February 26, 2013

Words from the Experts on Medical Homes

“Recent studies have found a link between diabetes and depression. This doesn’t mean that if you have diabetes, you also have depression,” says Ms. Vah. ”But it’s important to understand that after a diagnostic test confirming that you or a family member have diabetes, there will be many changes in your life.

Managing diabetes can be stressful: you have to learn about the disease, control your glucose level, and constantly monitor what you eat at home and when you’re out. If you’re feeling overwhelmed, anxious, restless, resentful, have trouble sleeping, or you don’t have energy to do what you enjoy, your primary healthcare provider can help!”

Elizabeth Vah, LMSW, Behavioral Health Consultant, Austin Travis County Integral Care.
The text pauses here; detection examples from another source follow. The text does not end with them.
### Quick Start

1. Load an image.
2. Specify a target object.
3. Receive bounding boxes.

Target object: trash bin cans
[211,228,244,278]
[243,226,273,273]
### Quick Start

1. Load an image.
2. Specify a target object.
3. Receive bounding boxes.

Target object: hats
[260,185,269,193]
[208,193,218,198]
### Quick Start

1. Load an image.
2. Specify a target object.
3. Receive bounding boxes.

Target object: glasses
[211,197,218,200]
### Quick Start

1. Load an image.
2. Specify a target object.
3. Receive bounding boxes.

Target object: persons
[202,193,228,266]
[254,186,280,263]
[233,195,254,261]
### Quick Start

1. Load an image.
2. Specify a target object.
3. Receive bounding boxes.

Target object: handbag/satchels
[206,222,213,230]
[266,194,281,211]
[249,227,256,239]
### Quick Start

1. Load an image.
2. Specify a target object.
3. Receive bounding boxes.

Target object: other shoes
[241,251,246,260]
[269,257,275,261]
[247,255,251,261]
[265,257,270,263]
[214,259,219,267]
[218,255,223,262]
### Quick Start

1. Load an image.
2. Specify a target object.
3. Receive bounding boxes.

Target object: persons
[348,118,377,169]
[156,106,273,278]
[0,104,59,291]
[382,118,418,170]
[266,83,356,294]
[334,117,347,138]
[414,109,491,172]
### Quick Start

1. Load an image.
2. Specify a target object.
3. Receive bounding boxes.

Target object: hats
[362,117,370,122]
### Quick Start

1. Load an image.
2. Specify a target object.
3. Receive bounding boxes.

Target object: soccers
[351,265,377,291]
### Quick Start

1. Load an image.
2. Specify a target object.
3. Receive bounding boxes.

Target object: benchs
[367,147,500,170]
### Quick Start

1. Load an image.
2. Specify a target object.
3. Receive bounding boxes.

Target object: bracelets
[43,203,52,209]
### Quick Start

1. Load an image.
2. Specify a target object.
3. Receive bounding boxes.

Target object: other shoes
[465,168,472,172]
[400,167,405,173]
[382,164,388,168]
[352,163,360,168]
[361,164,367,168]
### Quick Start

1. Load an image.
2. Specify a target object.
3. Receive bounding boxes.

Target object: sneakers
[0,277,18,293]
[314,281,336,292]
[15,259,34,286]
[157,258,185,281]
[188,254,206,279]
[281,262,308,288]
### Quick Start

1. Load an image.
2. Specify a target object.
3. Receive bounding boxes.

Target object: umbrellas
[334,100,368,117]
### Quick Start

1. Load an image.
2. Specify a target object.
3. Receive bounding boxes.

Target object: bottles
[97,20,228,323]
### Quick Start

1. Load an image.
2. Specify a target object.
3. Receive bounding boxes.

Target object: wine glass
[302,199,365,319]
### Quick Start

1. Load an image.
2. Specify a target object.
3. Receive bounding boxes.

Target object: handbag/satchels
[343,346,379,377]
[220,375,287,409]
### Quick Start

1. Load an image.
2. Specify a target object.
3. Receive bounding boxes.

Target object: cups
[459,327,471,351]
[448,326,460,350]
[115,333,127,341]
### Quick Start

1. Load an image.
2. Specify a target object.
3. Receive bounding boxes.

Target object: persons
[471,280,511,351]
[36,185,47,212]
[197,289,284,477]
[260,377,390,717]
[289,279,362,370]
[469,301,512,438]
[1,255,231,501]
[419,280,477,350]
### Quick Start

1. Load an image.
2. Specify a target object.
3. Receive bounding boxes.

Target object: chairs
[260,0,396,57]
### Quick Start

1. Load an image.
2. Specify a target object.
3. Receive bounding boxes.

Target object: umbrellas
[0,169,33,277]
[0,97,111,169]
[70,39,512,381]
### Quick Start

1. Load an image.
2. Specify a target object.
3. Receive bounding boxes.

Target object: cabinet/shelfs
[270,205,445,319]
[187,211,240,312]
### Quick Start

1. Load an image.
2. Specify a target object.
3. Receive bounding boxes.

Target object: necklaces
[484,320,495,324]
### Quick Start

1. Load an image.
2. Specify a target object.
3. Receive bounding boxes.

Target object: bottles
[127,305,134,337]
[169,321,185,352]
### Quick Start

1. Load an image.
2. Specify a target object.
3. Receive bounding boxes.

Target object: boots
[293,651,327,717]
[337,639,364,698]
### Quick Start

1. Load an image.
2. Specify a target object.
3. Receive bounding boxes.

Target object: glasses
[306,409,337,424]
Vah collaborates with CommUnity Care at William Cannon and ATCIC, where she helps patients discuss anxiety, depression and problems related to family crisis.

“In Austin, 40% of Hispanics suffer from the terrible disesase diabetes, compared to 20% of the general population.” says Dr. Stephen Pont. “It’s clear that obesity has become an epidemic in our city, particularly in our Hispanic communities.

Visiting your primary health-care provider regularly will help you develop healthy eating and exercise habits. It will also help you catch early signs of diabetes, so you can prevent this disease from taking over your life.”

Dr. Stephen Pont is a physician at the Dell Children’s Medical Center of Central Texas (Seton Family of Hospitals) and is medical director for AISD’s Student Health Services.